# Directive
Return every row below verbatim, leaving out the pictures.

Spatial questions based on pictures:
START

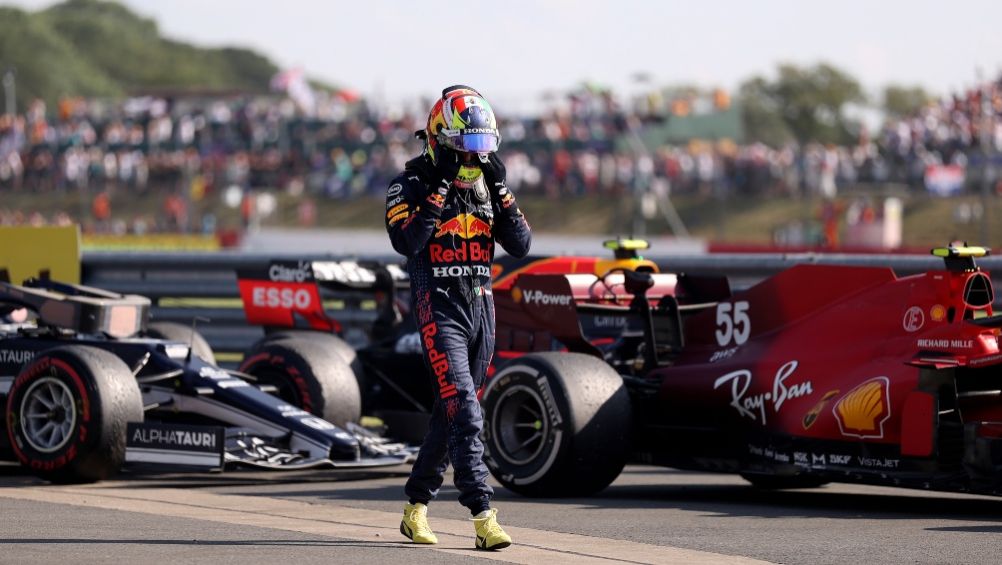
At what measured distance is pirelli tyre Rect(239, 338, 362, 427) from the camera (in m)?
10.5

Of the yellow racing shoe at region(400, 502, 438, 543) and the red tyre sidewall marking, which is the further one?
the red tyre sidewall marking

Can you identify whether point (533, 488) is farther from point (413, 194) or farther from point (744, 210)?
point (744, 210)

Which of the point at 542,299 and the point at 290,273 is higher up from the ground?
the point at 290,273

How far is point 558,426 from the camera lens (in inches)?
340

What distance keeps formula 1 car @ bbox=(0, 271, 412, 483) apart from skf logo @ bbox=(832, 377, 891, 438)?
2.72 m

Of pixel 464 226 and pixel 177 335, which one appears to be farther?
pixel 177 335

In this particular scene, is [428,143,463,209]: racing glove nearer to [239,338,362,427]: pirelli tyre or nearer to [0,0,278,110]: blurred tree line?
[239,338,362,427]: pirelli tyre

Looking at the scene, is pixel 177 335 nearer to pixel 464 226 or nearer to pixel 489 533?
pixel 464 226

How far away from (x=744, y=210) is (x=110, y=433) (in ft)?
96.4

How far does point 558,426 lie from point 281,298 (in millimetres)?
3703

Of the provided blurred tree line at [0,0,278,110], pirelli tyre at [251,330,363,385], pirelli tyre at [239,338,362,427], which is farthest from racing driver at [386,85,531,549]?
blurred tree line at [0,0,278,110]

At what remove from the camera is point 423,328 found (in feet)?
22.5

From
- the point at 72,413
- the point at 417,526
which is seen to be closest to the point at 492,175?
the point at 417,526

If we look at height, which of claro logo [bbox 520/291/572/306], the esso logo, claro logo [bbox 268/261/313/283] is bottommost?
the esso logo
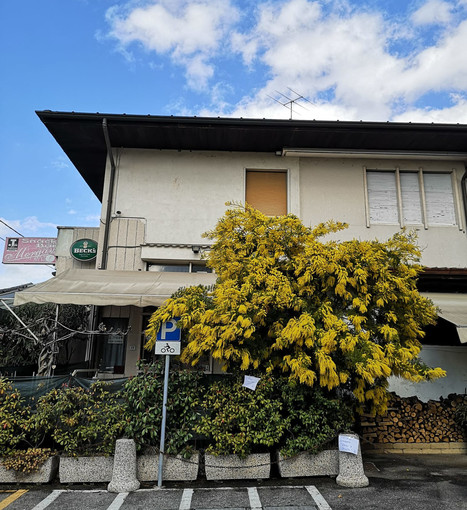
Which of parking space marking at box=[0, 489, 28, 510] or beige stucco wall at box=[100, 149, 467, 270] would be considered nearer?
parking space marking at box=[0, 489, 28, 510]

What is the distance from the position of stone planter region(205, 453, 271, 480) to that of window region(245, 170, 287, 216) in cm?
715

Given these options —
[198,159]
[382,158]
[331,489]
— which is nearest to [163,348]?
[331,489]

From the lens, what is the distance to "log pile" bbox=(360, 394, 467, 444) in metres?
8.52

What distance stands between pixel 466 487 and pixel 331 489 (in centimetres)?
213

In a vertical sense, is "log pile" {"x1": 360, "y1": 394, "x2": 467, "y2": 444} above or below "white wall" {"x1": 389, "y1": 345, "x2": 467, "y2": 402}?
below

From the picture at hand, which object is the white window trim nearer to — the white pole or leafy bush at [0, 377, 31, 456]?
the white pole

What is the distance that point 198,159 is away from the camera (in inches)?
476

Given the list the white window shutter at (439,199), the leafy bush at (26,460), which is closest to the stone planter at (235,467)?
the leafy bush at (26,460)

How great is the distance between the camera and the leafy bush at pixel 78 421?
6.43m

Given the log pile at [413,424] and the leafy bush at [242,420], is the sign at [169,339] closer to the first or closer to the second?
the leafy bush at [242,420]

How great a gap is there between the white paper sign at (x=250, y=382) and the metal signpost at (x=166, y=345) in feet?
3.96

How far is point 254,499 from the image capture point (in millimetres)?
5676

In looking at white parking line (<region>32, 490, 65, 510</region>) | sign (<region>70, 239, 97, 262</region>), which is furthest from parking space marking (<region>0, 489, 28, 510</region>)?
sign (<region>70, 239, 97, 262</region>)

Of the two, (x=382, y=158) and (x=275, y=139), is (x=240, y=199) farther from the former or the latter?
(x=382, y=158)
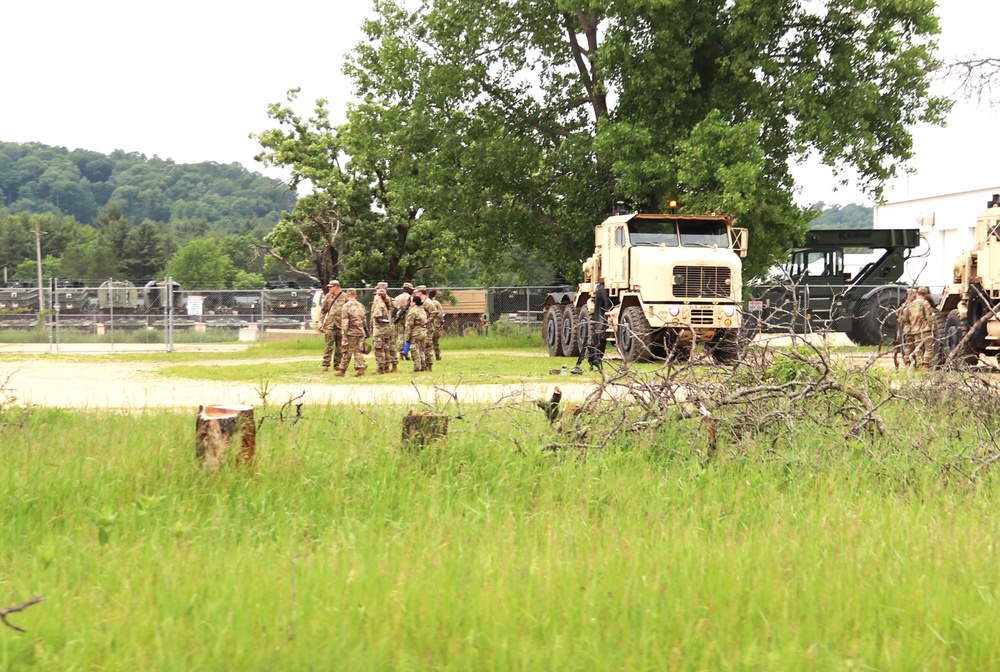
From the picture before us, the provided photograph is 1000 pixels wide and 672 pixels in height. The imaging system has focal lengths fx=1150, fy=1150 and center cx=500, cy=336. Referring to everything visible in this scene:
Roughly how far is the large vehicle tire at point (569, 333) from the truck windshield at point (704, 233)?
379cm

END

# Task response
At what measured distance is pirelli tyre Rect(239, 338, 362, 427) from the camera (in m)?
10.5

Of the yellow racing shoe at region(400, 502, 438, 543) and the red tyre sidewall marking, which is the further one?
the red tyre sidewall marking

Can you identify whether point (533, 488) is farther from point (413, 194) or farther from point (744, 210)?
point (744, 210)

Which of the point at 542,299 and the point at 290,273 is higher up from the ground?
the point at 290,273

How far is point 558,426 from the camera lens (in inches)?
340

What distance keeps formula 1 car @ bbox=(0, 271, 412, 483) apart from skf logo @ bbox=(832, 377, 891, 438)?
2.72 m

Of pixel 464 226 and pixel 177 335, which one appears to be farther?
pixel 177 335

In this particular scene, is [428,143,463,209]: racing glove nearer to [239,338,362,427]: pirelli tyre or nearer to [0,0,278,110]: blurred tree line?
[239,338,362,427]: pirelli tyre

Looking at the scene, is pixel 177 335 nearer to pixel 464 226 or nearer to pixel 489 533?
pixel 464 226

How far away from (x=744, y=210) is (x=110, y=433) (in ft)?
96.4

How far does point 558,426 lie from point 281,298 (in millimetres)?
3703

Of the provided blurred tree line at [0,0,278,110], pirelli tyre at [251,330,363,385], pirelli tyre at [239,338,362,427], which is farthest from racing driver at [386,85,531,549]?
blurred tree line at [0,0,278,110]

At what remove from the camera is point 423,328 found (in feet)?
22.5

From
- the point at 72,413
- the point at 417,526
which is seen to be closest to the point at 492,175?
the point at 417,526

If we look at height, which of claro logo [bbox 520/291/572/306], the esso logo, claro logo [bbox 268/261/313/283] is bottommost?
the esso logo
Which of parking space marking at box=[0, 489, 28, 510] or beige stucco wall at box=[100, 149, 467, 270] would be considered nearer?
parking space marking at box=[0, 489, 28, 510]

What is the distance from the position of stone planter region(205, 453, 271, 480) to that of window region(245, 170, 287, 216) in cm?
715

Given these options —
[198,159]
[382,158]
[331,489]
— which is nearest to [163,348]?
[331,489]

From the lens, what is the distance to "log pile" bbox=(360, 394, 467, 444) in metres?
8.52

What distance stands between pixel 466 487 and pixel 331 489 (in centimetres)?
213

In a vertical sense, is "log pile" {"x1": 360, "y1": 394, "x2": 467, "y2": 444} above or below "white wall" {"x1": 389, "y1": 345, "x2": 467, "y2": 402}?
below

From the picture at hand, which object is the white window trim nearer to — the white pole or leafy bush at [0, 377, 31, 456]?
the white pole

What is the distance that point 198,159 is away from the camera (in inches)?
476

Given the list the white window shutter at (439,199), the leafy bush at (26,460), which is closest to the stone planter at (235,467)?
the leafy bush at (26,460)

How great is the distance between the camera and the leafy bush at pixel 78 421?
6.43m

Given the log pile at [413,424] and the leafy bush at [242,420], is the sign at [169,339] closer to the first or closer to the second?
the leafy bush at [242,420]

How great a gap is there between the white paper sign at (x=250, y=382) and the metal signpost at (x=166, y=345) in feet?
3.96

How far is point 254,499 from the image capture point (in millimetres)?
5676

In looking at white parking line (<region>32, 490, 65, 510</region>) | sign (<region>70, 239, 97, 262</region>), which is furthest from parking space marking (<region>0, 489, 28, 510</region>)?
sign (<region>70, 239, 97, 262</region>)

Of the two, (x=382, y=158) and (x=275, y=139), is (x=240, y=199) farther from the former or the latter?
(x=382, y=158)
From the picture before us, the provided photograph is 1000 pixels wide and 672 pixels in height. The imaging system has focal lengths fx=1150, fy=1150 and center cx=500, cy=336. Referring to everything visible in this scene:
Roughly how far is the large vehicle tire at point (569, 333) from the truck windshield at point (704, 233)?
379cm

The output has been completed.